Fuentes was a natural earther. He had seen Yuji's air ships when they had gone to strip them to their frames (taking every ounce of equipment and metal they could carry). But other than that he had no clue what they were or what they did.

"Air ships?" Marlene was surprised.

"More visitors from Second Earth?" Gamble suggested.

Yuji shook his head and told him: "From everything we heard, what's left of Second Earth is empty hulks floating in orbit."

Marlene echoed: "It was abandoned when the military ship was destroyed. Any survivors from up there have long since resettled on the surface."

Fuentes considered and told them: "Maybe people like you. Maybe they didn't strip their ships but kept them."

Dr. Gamble concluded: "Doesn't sound like anything to worry about to me."

"Of course not," Fuentes chided. "You're just hoping they bring you an x-ray machine, right?"

"I'm going to get Takashi ready for supper," Marlene interrupted. "I'll meet you back here in a bit," she kissed Yuji on the cheek, leaving him to discuss the mysterious air ships to his heart's content.

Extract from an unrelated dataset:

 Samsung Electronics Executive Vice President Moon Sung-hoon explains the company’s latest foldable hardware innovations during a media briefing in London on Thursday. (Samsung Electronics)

Her heart, meanwhile, was with her boy.


"And there I be, staring at this hideous abomination as it bore down on me," William Junker gazed around at his audience of nine

and ten year olds for effect.

The campfire was lit even though it wasn't yet dark because the campfire was as much of the story as the words that came from the teller's lips.

Marlene, still on her way to meet her son, stopped and looked at the veteran soldier as he told yet another tale. Soldiers like Captain William Junker—old ones—were hard to find.

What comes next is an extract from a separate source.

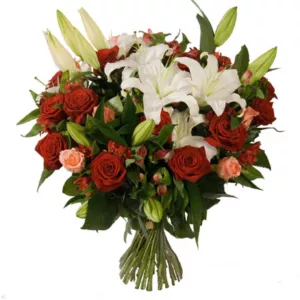 دسته گل اورینتال سفید و رز قرمز صورتی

With no more armored shrikes to pilot or ships to fly the Captain was left to his war stories; and he had earned the right to them.

"I checked my ammo—only four bullets left; not nearly enough to fell a 'Double Boat' blue. Not enough to even cause a scratch."


Marlene moved on until she came to the hut their family shared—a combination of sheet metal from the transports, tent stakes and ropes, and animal hides.

She slipped into the darkness of the shelter—no lamp burned.


Movement from her right. She heard the noise of a muffled voice.

A figure stepped forward.

She saw only a little before the pain rushed through her body. She saw a scar; she her son being held with a hand over his mouth; then she saw the bright electric flicker of a stun gun.

Marlene Angel fell over, her body twitching as it lost consciousness.


Dr. Gamble bid his companions a quick goodbye and headed across the village. This left the Chief and Yuji alone in the open space at the center of the collective.

They spoke about the crop cycle for the coming spring; they spoke about the value of the caravans and the possibility of making a longer journey to visit some of the other communities; they spoke of many things.

They spoke without knowing that a finger was softly touching a trigger while a crosshair…fell…silently…on Yuji's…neck.


2. Ambush

Marlene: "Yuji…where's Takashi? Why did they attack us? Who were they? Get up Yuji. Yuji? Yuji!"